--- Selected extract ---
☆ ☆ ☆ ☆ ☆ ☆ ☆

2 Materials and Methods
2.1 Literature search
We considered all articles returned by a search using the Web of Science
and the China National Knowledge Infrastructure return with the
following terms: [topic* AND (potassium OR straw return OR residue
cycle) AND (soil potassium fertility OR soil available OR potassium
balance OR potassium-bearing minerals OR yield) AND (rice OR wheat OR
winter oilseed rape)]. All papers were published between January 1990
and June 2019. The search was limited to the following principles: all
tests were conducted under field conditions, all fertilizer inputs were
from simple chemical fertilizers, and the planting mode was single
cropping or rotation cropping in the Yangtze River basin. After sorting,
we obtained 55 papers representing
215
cases for rice, 157 for wheat, and 95 for winter oilseed rape (Table
S1). Another 227 cases for soil available K content in different K
management strategies were collected for a meta-analysis (Table S2).
Finally, datasets for soil available K during the period 2007-2008 were
compiled from the Chinese national
soil testing and fertilizer recommendation program database.
2.2 Soil sampling and analysis
All 228 soil samples (10 cores per site) were collected for soil K
distribution from the top 20 cm of the soil profile at all sites after
crop harvest in the Yangtze River basin in China during 2018-2019. All
samples were air dried and crushed to pass through 1 mm sieve for
chemical analysis. Soil available K was measured using
NH4OAc extraction and a flame photometer method
(Jackson, 1958).
2.3 Data analysis
ArcGIS
10.2 software was used to map soil K distribution. A meta-analysis using
MetaWin 2.1 was conducted to assess the effects of K fertilization,
straw return, and concurrent use both practices on crop yields and soil
K content. Statistical analyses were performed to evaluate the range of
variability and standard deviation (S.D.) using SPSS 18.0. All figures
were drawn uisng Origin 8.0.

☆ ☆ ☆ ☆ ☆ ☆ ☆

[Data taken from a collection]
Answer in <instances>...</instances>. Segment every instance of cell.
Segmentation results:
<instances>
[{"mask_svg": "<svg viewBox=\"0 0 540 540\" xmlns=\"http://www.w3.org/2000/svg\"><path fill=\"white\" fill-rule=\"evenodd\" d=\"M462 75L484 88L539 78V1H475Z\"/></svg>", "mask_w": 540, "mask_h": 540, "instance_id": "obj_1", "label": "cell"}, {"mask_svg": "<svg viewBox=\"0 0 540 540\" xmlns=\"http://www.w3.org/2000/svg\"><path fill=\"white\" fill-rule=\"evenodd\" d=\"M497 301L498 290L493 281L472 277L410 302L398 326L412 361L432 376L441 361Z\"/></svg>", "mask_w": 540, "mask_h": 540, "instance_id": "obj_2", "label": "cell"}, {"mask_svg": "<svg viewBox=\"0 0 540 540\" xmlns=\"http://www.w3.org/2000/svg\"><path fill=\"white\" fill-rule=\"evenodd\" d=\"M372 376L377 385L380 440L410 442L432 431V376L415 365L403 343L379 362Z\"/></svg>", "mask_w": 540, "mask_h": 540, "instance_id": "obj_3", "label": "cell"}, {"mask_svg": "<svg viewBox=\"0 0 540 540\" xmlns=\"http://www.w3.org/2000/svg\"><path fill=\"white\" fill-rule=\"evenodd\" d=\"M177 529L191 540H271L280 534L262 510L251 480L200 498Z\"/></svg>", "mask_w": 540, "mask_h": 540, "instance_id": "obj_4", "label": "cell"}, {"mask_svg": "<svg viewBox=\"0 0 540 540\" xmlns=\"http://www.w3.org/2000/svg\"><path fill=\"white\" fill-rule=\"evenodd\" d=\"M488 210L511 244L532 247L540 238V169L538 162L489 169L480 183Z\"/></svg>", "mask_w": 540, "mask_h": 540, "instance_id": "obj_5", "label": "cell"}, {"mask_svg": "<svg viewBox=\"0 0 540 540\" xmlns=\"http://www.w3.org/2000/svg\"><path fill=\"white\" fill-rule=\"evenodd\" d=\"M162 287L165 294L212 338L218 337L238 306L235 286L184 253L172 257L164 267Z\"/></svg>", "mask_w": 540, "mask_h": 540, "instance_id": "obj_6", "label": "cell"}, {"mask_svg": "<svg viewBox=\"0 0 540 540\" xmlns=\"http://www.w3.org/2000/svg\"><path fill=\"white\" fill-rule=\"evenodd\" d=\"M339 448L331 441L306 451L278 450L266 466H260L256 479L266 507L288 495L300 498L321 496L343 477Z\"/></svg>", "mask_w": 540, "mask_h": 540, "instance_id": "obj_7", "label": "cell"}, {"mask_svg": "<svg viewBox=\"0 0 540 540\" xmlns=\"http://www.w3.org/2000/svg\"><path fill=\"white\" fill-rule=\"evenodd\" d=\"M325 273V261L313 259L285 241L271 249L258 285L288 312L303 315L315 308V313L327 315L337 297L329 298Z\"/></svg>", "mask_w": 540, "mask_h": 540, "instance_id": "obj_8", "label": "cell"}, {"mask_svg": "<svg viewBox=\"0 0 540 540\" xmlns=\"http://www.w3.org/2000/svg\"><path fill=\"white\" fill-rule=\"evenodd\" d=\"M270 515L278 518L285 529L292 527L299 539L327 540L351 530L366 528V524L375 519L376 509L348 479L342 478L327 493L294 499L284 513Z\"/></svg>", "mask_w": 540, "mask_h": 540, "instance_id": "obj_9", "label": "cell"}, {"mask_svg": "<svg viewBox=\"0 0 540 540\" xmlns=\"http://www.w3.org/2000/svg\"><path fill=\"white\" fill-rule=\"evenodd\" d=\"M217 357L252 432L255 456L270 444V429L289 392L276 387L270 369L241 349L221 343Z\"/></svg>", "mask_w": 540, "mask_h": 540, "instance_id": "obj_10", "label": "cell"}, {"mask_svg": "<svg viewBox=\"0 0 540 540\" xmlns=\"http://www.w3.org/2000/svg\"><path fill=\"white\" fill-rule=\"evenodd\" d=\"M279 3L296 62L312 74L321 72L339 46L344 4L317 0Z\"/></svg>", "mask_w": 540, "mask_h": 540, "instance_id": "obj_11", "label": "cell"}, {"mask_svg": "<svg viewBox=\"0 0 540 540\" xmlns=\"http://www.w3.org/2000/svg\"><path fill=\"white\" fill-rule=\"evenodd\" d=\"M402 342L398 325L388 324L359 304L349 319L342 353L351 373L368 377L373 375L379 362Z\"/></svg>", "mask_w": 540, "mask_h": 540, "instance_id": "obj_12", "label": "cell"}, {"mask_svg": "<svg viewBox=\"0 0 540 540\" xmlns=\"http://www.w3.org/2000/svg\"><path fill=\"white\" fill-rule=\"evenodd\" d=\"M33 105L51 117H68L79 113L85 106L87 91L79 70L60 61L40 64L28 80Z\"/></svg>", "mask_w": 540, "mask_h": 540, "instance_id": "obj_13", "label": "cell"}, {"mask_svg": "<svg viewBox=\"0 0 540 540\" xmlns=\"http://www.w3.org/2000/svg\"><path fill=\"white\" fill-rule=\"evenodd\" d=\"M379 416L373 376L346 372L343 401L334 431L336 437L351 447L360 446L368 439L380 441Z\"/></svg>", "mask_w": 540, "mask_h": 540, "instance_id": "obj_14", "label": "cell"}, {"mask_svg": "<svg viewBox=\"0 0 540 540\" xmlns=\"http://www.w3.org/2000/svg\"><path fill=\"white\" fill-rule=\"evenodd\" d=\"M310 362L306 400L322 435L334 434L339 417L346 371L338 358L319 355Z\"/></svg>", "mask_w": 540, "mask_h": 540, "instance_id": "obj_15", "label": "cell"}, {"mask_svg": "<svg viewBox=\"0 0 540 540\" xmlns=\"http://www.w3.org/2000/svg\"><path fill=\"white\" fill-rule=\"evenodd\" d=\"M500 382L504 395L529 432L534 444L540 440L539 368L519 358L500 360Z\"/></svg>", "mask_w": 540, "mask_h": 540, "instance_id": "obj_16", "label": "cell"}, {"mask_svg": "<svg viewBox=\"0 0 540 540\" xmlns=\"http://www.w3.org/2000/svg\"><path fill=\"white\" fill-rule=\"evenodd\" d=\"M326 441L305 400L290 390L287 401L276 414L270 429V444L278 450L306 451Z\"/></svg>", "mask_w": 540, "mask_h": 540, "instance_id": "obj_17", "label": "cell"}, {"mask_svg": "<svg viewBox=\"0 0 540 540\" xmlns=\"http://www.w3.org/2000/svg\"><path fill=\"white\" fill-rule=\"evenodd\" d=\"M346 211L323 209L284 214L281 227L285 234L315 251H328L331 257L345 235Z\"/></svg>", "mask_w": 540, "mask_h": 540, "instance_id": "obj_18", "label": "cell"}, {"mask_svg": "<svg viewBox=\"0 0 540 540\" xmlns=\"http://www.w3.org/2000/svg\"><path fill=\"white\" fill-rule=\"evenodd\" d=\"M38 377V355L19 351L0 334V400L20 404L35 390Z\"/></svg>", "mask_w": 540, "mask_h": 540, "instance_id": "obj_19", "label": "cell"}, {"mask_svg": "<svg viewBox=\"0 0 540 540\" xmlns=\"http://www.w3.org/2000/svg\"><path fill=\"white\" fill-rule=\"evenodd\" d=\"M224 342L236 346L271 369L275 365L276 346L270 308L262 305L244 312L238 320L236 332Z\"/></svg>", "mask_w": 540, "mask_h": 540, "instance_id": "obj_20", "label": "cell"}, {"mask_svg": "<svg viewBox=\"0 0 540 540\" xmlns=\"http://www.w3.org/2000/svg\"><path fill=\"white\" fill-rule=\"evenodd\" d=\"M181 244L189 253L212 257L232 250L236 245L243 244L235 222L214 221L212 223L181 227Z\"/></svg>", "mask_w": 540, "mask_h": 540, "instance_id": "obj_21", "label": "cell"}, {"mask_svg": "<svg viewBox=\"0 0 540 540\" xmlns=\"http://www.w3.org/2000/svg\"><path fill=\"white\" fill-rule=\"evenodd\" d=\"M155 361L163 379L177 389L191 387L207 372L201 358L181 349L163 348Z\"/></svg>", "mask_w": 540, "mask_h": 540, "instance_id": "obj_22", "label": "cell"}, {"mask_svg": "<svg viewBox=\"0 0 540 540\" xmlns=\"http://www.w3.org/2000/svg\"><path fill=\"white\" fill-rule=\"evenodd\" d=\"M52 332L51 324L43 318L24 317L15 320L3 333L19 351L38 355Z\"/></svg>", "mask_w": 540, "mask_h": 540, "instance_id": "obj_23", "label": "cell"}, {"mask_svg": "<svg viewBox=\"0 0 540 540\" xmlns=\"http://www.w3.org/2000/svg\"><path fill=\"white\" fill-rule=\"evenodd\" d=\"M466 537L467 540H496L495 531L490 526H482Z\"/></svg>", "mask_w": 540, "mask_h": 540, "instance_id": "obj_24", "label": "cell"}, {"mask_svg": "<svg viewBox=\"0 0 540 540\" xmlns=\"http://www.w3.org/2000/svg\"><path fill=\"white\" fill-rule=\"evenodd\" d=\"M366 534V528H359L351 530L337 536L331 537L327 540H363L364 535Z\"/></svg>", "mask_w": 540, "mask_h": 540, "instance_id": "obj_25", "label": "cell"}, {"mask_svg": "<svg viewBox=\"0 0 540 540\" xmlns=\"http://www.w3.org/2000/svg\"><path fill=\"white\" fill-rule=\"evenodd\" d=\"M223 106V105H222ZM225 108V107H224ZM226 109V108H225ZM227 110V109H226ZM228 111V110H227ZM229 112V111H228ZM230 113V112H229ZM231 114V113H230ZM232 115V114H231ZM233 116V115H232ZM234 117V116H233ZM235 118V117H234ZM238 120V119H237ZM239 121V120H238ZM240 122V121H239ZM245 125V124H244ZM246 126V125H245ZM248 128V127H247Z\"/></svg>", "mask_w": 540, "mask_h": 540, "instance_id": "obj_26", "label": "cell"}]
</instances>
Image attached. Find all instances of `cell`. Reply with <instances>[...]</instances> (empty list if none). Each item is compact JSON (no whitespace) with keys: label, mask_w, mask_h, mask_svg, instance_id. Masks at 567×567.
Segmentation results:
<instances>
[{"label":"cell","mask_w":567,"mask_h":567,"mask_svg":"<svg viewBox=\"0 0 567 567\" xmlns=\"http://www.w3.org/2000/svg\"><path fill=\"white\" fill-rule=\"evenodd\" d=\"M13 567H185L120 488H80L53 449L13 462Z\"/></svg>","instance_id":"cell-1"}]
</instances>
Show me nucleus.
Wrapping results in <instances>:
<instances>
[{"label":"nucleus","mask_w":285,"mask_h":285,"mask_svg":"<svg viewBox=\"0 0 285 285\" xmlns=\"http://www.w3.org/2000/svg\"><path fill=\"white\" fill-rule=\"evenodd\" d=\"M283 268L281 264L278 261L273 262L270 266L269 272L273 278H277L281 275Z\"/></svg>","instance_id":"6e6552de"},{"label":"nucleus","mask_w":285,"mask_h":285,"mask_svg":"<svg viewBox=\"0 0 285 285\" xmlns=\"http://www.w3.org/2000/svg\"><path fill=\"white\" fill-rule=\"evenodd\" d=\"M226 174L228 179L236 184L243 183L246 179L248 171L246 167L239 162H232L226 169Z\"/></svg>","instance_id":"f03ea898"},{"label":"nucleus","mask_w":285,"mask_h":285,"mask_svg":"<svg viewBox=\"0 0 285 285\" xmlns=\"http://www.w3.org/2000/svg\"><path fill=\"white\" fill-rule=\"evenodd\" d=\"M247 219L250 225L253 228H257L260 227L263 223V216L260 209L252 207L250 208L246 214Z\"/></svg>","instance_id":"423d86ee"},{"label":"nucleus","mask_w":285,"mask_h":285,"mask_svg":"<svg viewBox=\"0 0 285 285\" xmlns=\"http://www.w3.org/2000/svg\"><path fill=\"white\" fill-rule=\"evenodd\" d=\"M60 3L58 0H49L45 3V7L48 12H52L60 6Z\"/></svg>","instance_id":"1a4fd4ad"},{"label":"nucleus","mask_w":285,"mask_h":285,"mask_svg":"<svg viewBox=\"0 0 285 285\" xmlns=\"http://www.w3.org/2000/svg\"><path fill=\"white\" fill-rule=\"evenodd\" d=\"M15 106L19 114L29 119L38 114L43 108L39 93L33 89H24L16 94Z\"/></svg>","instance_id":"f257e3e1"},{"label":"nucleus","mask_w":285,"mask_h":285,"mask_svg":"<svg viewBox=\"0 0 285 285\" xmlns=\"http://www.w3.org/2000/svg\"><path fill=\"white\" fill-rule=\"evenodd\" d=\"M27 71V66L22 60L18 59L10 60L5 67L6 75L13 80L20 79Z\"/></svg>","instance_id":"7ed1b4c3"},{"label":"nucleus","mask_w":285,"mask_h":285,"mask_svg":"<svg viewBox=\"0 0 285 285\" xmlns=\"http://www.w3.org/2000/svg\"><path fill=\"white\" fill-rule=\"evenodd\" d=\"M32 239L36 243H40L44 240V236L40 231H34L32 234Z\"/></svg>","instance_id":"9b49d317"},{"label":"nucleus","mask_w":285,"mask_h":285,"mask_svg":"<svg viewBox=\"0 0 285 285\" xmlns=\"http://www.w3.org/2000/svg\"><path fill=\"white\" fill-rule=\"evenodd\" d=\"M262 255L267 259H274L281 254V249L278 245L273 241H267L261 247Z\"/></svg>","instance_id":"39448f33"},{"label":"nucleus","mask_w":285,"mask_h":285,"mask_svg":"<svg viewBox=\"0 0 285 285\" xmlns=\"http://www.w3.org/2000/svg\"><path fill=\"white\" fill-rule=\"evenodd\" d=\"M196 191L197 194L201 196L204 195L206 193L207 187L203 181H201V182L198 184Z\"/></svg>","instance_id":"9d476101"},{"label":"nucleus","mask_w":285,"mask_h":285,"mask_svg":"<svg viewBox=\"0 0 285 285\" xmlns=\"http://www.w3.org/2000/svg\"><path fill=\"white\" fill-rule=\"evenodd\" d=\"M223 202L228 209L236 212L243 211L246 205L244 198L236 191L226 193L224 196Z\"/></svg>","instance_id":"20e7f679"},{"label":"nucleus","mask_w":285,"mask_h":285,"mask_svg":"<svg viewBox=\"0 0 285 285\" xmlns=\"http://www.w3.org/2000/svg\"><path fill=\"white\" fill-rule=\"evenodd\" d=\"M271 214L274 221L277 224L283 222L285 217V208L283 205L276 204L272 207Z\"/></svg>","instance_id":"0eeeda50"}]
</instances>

☆ ☆ ☆ ☆ ☆ ☆ ☆

--- Request ---
Answer these about the methods section on soil potassium:
1. During which years were the soil samples collected?
2. Which software was used to map soil K distribution?
3. How many cases were obtained for winter oilseed rape?

--- Answer below ---
1. 2018-2019
2. ArcGIS 10.2
3. 95